Here were some of the benefits:

  • The platform components that we deploy are isolated and in their own project. We now get the same benefits that the app teams get. And we all get project level IAM for access.
  • App teams can consume Google specific services and their usage will be attached to that project. Load balancer logs? Doesn’t matter that they can’t be tagged. Everything in the project belongs to the app.
  • Quota management! So. Much. Better. We’re sure Google appreciated the cessation of our constant quota increase requests.

There’s still a problem, though. Each app team could be putting more than one application in a project. This is where we needed better application identification. We needed some sort of fingerprint.

Introducing the Configuration Item ID or “CI”: an 8-digit, unique number across all of Target’s business units. CIs are a Target identifier. They are our lowest common denominator. What if we could apply them to everything deployed to GCP?

Great idea, right? It’s not a new one either, but it’s only part of the solution. How do you enforce the presence of a CI wherever possible? If an application team has no reason to want to voluntarily label their resources, how can we leverage the tech to do it for us? How do we enforce data consistency? How can we ensure complete coverage of all resources at GCP?

Hello Cloud Functions! This sanitizes and standardizes the data as their instances launch, and it also applies labels to instances so we can account for these resources in our billing. But we have a problem when teams don’t supply a CI at all. If we really cared to, we could let the functions prevent instances from ever spinning up in the first place, but if our goal is to make it easy for app teams to easily consume infrastructure, that seems extreme.

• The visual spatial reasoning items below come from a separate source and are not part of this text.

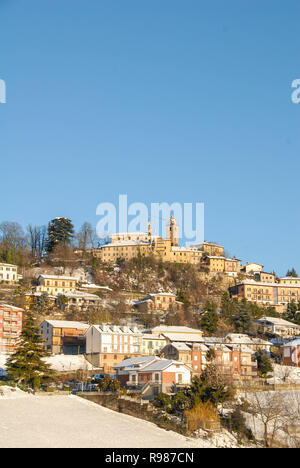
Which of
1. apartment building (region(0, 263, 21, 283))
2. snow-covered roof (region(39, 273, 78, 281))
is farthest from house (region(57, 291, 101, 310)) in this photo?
apartment building (region(0, 263, 21, 283))

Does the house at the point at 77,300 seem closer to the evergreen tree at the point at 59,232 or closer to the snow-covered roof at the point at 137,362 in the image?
the evergreen tree at the point at 59,232

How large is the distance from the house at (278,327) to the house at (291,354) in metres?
14.7

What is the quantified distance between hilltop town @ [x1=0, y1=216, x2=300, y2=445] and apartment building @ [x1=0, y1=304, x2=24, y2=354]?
0.40ft

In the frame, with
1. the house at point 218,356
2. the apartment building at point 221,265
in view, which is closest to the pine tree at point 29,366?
the house at point 218,356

Hello Forseti! It’s pitched as a security tool, but it’s really just about finding deviations from a desired standard. We run reports to identify things that can have labels but don’t. Notification is manual for now, but there’s a future possibility of identifying an owner of the application and notifying them automatically. Now we can use CIs across all of our compute infrastructure and it’s applied upon deployment.

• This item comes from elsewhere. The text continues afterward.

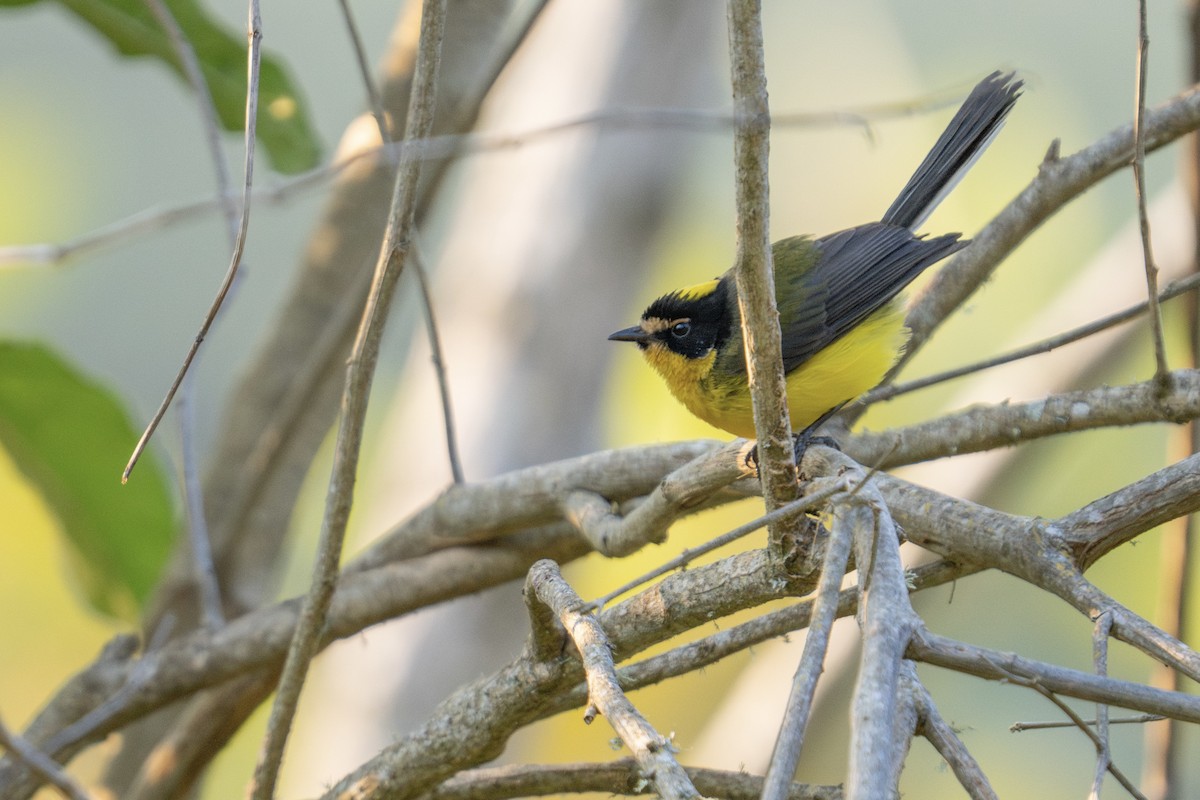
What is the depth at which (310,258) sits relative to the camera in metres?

So, what’s next? We hadn’t yet come up with a way to show costs for applications in our own data centers. Instead we focused on things like utilization and allocation of our compute resources. But if you think about finding waste or inefficiencies, you can’t do that with the reports that we provided in GCP. We started building a single, explorable dashboard that teams with resourced deployed across all our platforms can use, that will help them make better decisions – it includes cost information, utilization and allocation, all by configuration item. By combining all of this information, teams can see where the ‘waste’ is - they are able to identify where they can improve efficiency, and ultimately lower their operating costs.